Tutte le caratteristiche elencate riguardo il viale sono state anche oggetto di studio: la raccolta di saggi “Viale Palmiro Togliatti. Una strada in cerca d’autore” curata dalla professoressa Isabella Pezzini e dal dott. Riccardo Bortolotti, dell’Università degli Studi La Sapienza, è un ottimo spunto di riflessione.
I docenti affermano che, se si considerassero le caratteristiche di viale Palmiro Togliatti scevre dal percepito, dal vissuto e dal senso comune, tutto farebbe pensare “a un grande boulevard metropolitano”, mentre quando si pensa al viale si manifestano percezioni quali insicurezza, degrado diffuso, assenza di cura. Gli abitanti non si identificano nel viale ma nelle realtà dei quartieri in cui vivono. Addirittura, vi è una normalizzazione delle pratiche illegali: per chi vive nei dintorni la Togliatti non ammette altro.
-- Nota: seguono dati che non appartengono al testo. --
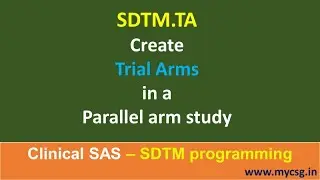 Clinical SAS: SDTM - TA - Trial Arms domain creation - SDTM_TA_LCSG801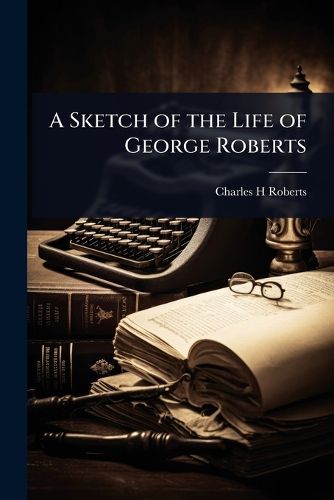 Cover image for A Sketch of the Life of George Roberts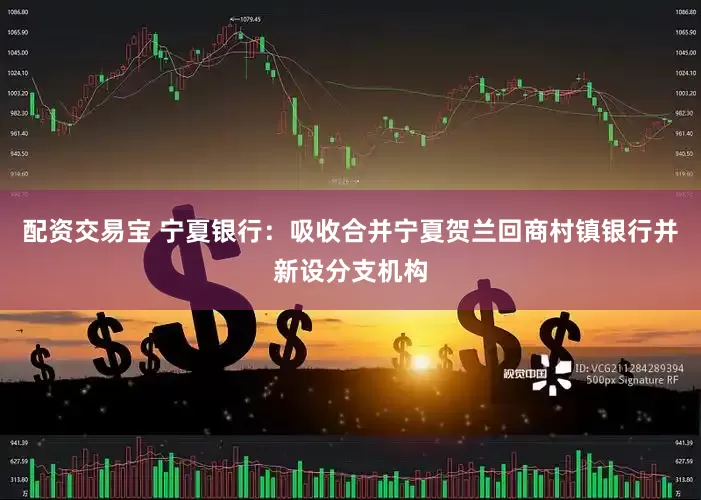配资交易宝 宁夏银行：吸收合并宁夏贺兰回商村镇银行并新设分支机构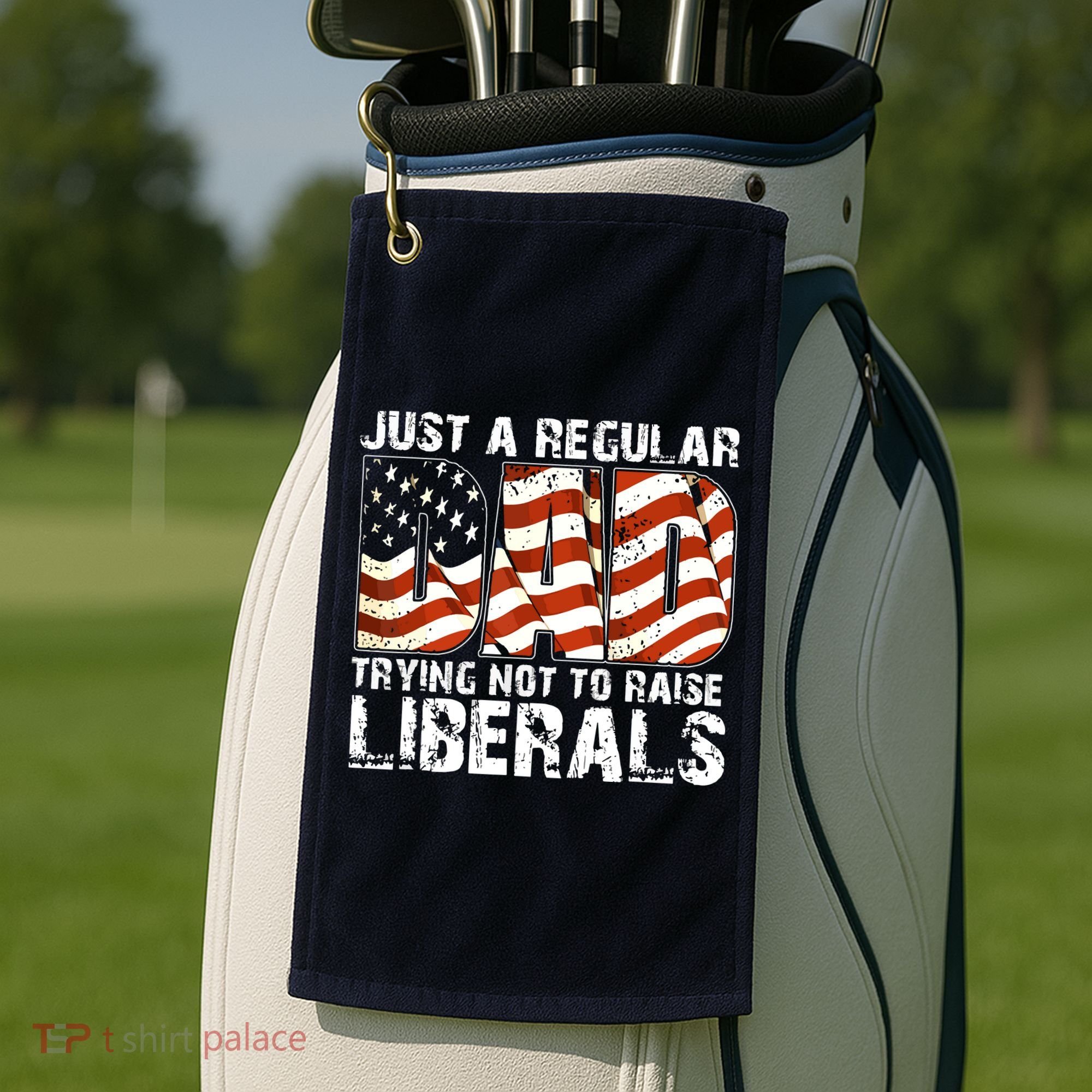 Just A Regular Dad Trying Not To Raise Liberals 4th July Son Golf Towel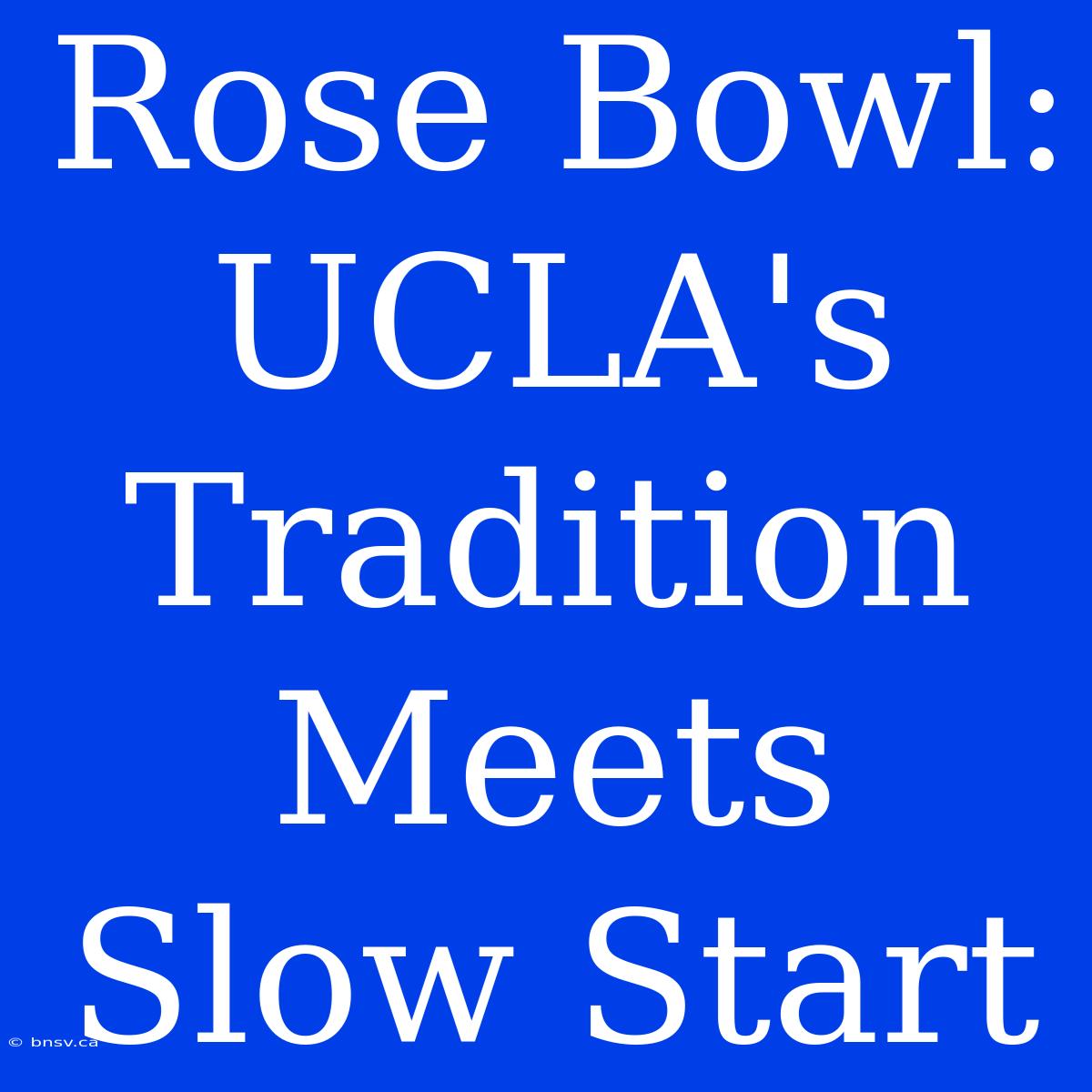 Rose Bowl: UCLA's Tradition Meets Slow Start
Già dalla sua istituzione sarebbe stato necessario inserirla all’interno di un brano urbanistico, ma non è stato fatto. Adesso si ripresenta l’opportunità: la tranvia potrebbe essere il volano di trasformazione di questo pezzo di città, fin dentro i quartieri che attraversa. Solo in questo modo sarà possibile sovvertire la lettura di viale Palmiro Togliatti, trasformandola da luogo anonimo, insicuro, degradato e rumoroso, da strada “guardata di spalle dai quartieri che attraversa” a cerniera, luogo di incontro, arcipelago di spazi vivi, vivaci e incentrati sulle persone.
Per realizzare questo ambizioso programma è necessario che noi, alla guida della città, allarghiamo il campo, prima supportando il ridisegno complessivo all’interno di una visione, poi facendoci promotori e guida del processo di trasformazione: stanziando o trovando adeguate risorse economiche, predisponendo gli strumenti urbanistici più efficaci e intercettando l’iniziativa privata per stabilire rapporti di collaborazione. Importante sarà coinvolgere tutte quelle realtà sociali e associative che vivono, operano e gravitano nei quartieri a ridosso di viale Palmiro Togliatti, mantenendo i giusti ruoli. Quest’operazione dovrà essere avviata rapidamente: il 2026 – data indicata per termine lavori – è dietro l’angolo.
Roma non ha bisogno di essere soltanto una città di spostamenti facili, ma di tempi di vita semplici, di nuovi spazi pubblici adatti ad ospitare nuove pratiche di vita della città. Non sarà semplice ma sono convinto che sia necessario provarci.
Da Don Bosco a Ponte Mammolo abitano diverse centinaia di migliaia di persone. A queste persone, da due anni, parliamo di una città semplice, sicura, dove tutto sarà raggiungibile in 15 minuti a piedi o in bicicletta: dallo svago ai servizi, dal consumo al relax.
Quale migliore banco di prova, se non viale Palmiro Togliatti?